Moody’s Downgrades U.S. Credit Rating Below Triple-A

7 hours ago 3

The downgrade means that each of the three major credit rating firms no longer gives the United States its best rating.

The downgrade amounted to a political and economic repudiation of Washington.Credit...Al Drago for The New York Times

Tony RommAndrew Duehren

May 16, 2025, 5:36 p.m. ET

The credit rating of the United States received a potentially costly downgrade on Friday, as the ratings firm Moody’s determined that the government’s fiscal outlook had deteriorated as a result of rising debt levels and stood to worsen further if Republicans enact a package of new tax cuts.

The downgrade, to one notch below the highest triple-A rating, amounted to a political and economic repudiation of Washington, where President Trump only hours earlier had pushed his party to adopt a sprawling package that might add trillions of dollars to the nation’s fiscal imbalance.

The downgrade from Moody’s means that each of the three major credit rating agencies no longer gives the United States its best rating. Fitch downgraded the United States in 2023, citing fiscal concerns, and Standard & Poor’s downgraded the country in 2011.

Moody’s pointed to decades of gridlock and dysfunction in the nation’s capital. It found that Democrats and Republicans alike had failed to meaningfully curtail rising U.S. debt, which now towers above $36 trillion.

Nor had the U.S. government tended to myriad well-known, and long-term, financial challenges, Moody’s said, especially the rising costs and persistent underfunding of programs like Social Security and Medicare.

While Moody’s described the U.S. financial system as stable, and found the dollar to be strong and reliable, it also acknowledged the vast policy uncertainty — and it obliquely referred to the ways in which political stability and constitutional order can be “tested at times.”

“Successive U.S. administrations and Congress have failed to agree on measures to reverse the trend of large annual fiscal deficits and growing interest costs,” the report from Moody’s said. “We do not believe that material multiyear reductions in mandatory spending and deficits will result from current fiscal proposals under consideration.”

Moody’s specifically referred to the Republican push to renew the tax cuts adopted under Mr.

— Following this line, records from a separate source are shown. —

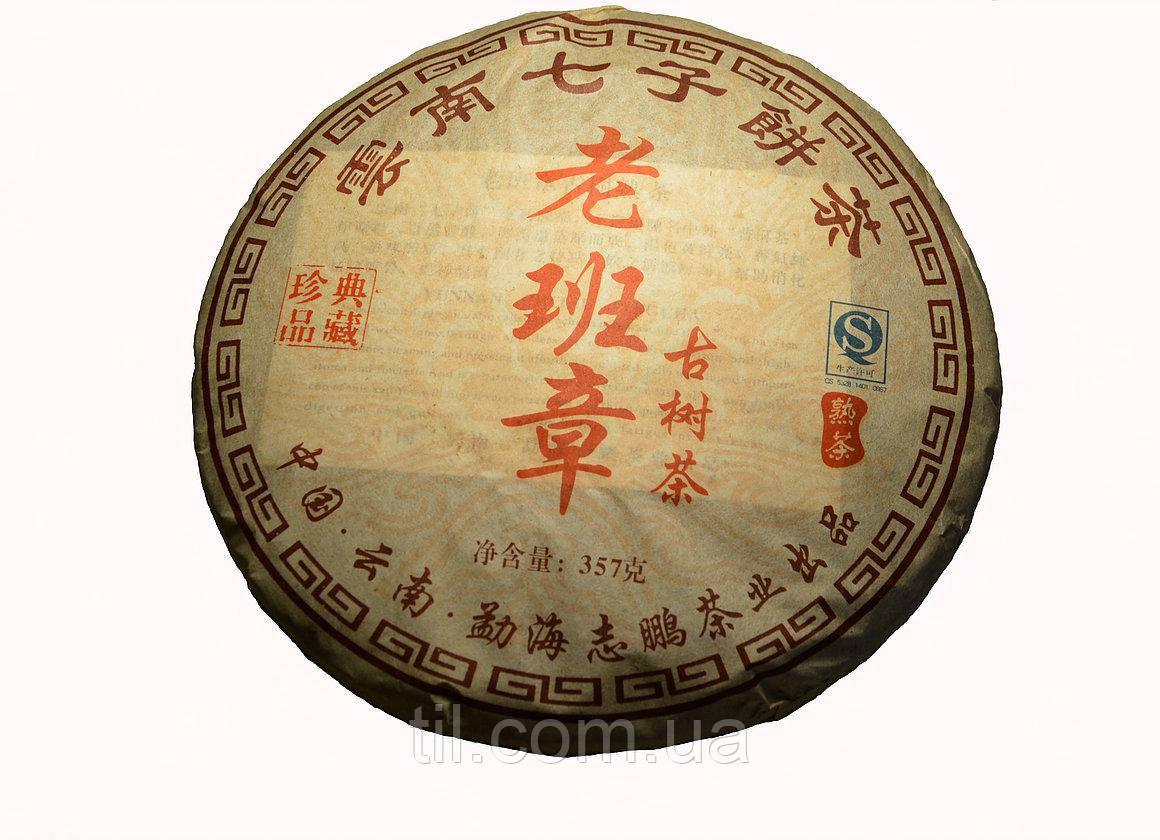 "Шу пуэр ""Лао Бань Чжанг Гу Шу Ча"" .  Фабрика ZHONG GUO YUN NAN MENG HAI"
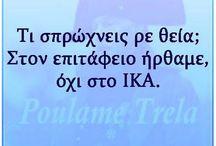 sapsalis.gr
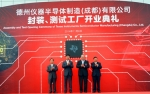 TI(대표이사 켄트 전)는 중국 청두(Chengdu)에 300mm 웨이퍼 범핑 설비를 추가했다.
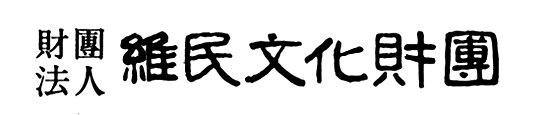 홍진기 창조인상 로고와 유민문화재단 로고.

Trump in 2017, estimating that an extension would add $4 trillion to the deficit over the next decade.

Still, even with the lower assessments from the rating agencies, investors are likely to snap up the American government’s debt. That’s a reflection of the dollar’s status as the global reserve currency, meaning people from all over the world want to stash their savings in U.S. Treasury bonds even as the government accrues more and more debt.

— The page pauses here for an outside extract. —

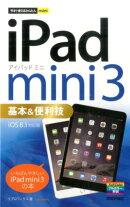 iPad mini 3基本&便利技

The White House did not immediately respond to a request for comment.

The decision from Moody’s comes as Republicans struggle to agree to a sprawling fiscal package cutting taxes and reducing spending, with the effort briefly stalling on Friday as some hard-right conservatives demanded steeper spending cuts.

Even with cuts to Medicaid and food stamps that could strip benefits from millions of poorer Americans, Republicans are still not expected to cover anywhere near the $3.8 trillion cost of the tax cut they have prepared. The Trump administration’s blitz to fire much of the federal work force and unilaterally withhold spending has also not generated significant savings.

Tony Romm is a reporter covering economic policy and the Trump administration for The Times, based in Washington.

Andrew Duehren covers tax policy for The Times from Washington.